Couldn’t reconcile one of the aspects of equity monetization, if s2000magician or others can shed some light.
Volume 2, page 343 all of the equity monetization strategies state one can earn money-market return on a long position? How is that possible - I don’t recall getting mm-return on a long position I have with my brokerage. Is it something just therotical that I’m missing?
Essentially this income offsets the borrowing cost from the margin loan which makes sense.
I guess it is meant that you just park your moniey in a diversified portfolio and the return is always higher than the borrowing cost. Even if you invest in the money market. At least this is my understanding, I am not sure tho that I get your question correctly…
If I’m not wrong, equity monetization objective is esentially to get an equivalent amount of money (“monetize”) that you have on the long position, without “touching” that long position. To do this, you can implement a short sale, eliminating the risk of your position and investing the proceeds on a risk-free asset (I think the reading assumes this).

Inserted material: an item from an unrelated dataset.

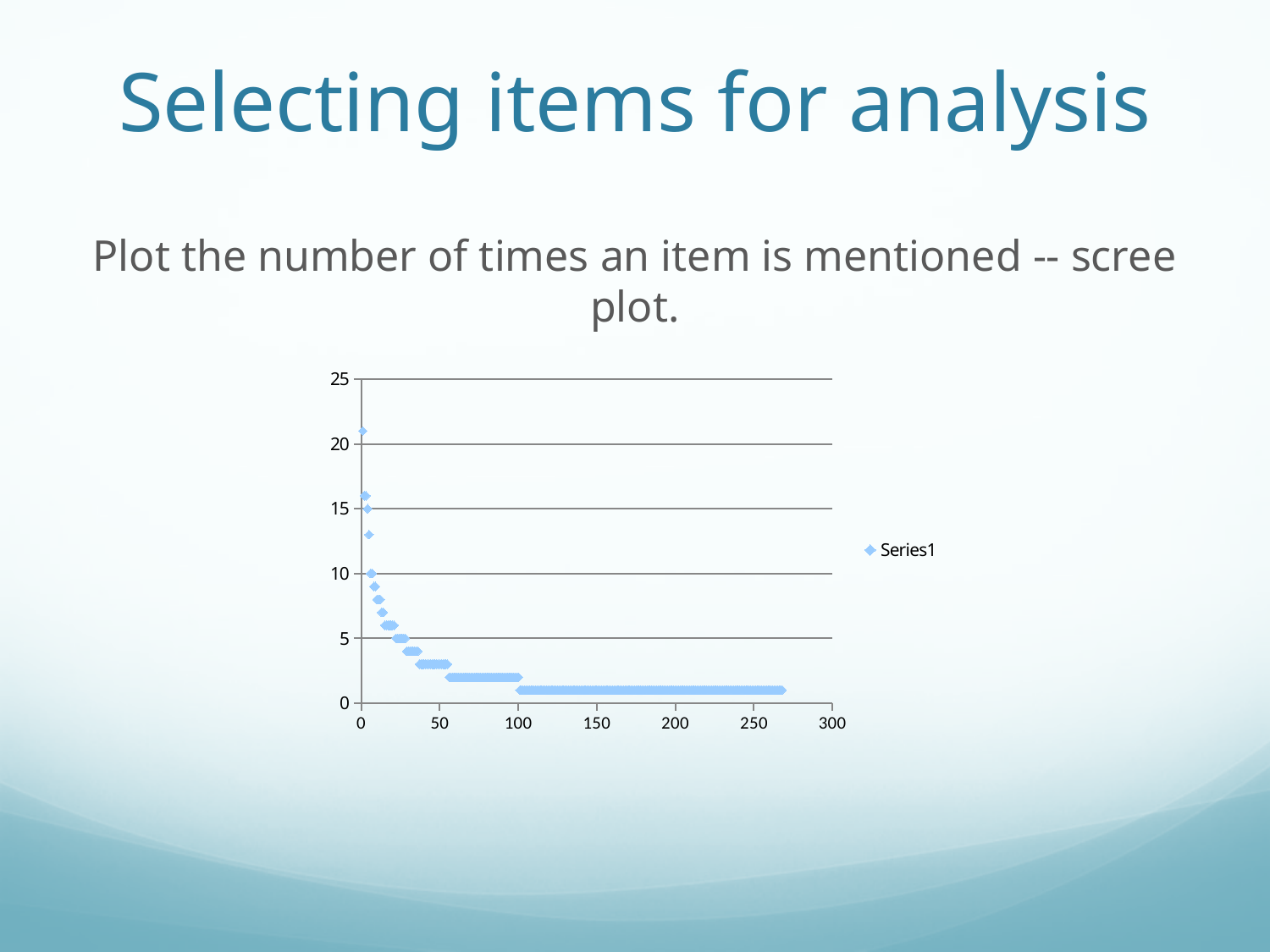
What kind of chart is shown on the slide? scatter plot Is the highest plotted value greater or less than 15? greater Is the x position of the rightmost plotted point greater or less than 250? greater What is the highest tick value shown on the y axis? 25 What is the name of the series shown in the legend? Series1 Do the plotted values rise or fall as you move along the x axis? fall Is the plotted value at x = 150 greater or less than 10? less How many series does the legend list? 1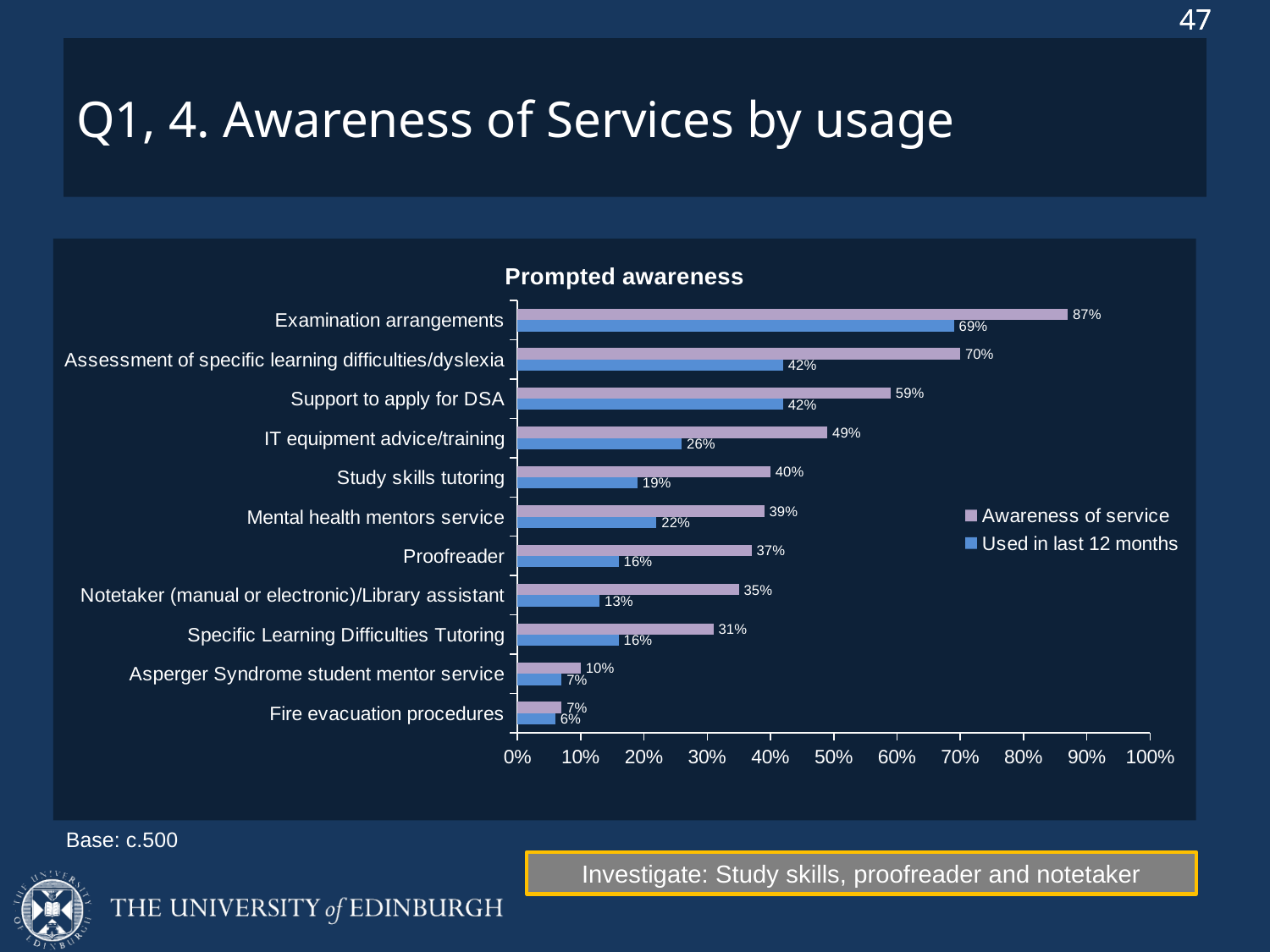
What is the 'Awareness of service' value for Examination arrangements? 87% What is the 'Awareness of service' value for Support to apply for DSA? 59% What kind of chart is shown on the slide? Bar chart What is the difference between the 'Awareness of service' and 'Used in last 12 months' values for Proofreader? 21% Which category has the highest 'Awareness of service' value? Examination arrangements Which is larger: the 'Used in last 12 months' value for IT equipment advice/training or for Mental health mentors service? IT equipment advice/training Which category has the lowest 'Used in last 12 months' value? Fire evacuation procedures What is the 'Used in last 12 months' value for Study skills tutoring? 19% How many series does the legend list? 2 What is the title of the chart? Prompted awareness What is the 'Used in last 12 months' value for Notetaker (manual or electronic)/Library assistant? 13% How many categories are shown on the chart? 11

So to earn the money market return on a long position, you must take an offsetting one in one of the ways described in the chapeter (short against the box, total return swap, etc.)
I tend to agree with you here and seems like CFAI text could have been more clearer here (not having us to assume). Especially with other three strategies they say produce same results as short against the box when TRS sounds like a plain vanilla exchange of cash flows as opposed to it involving any shorts and their proceeds being invested at risk free rate. Unless I’m missing something.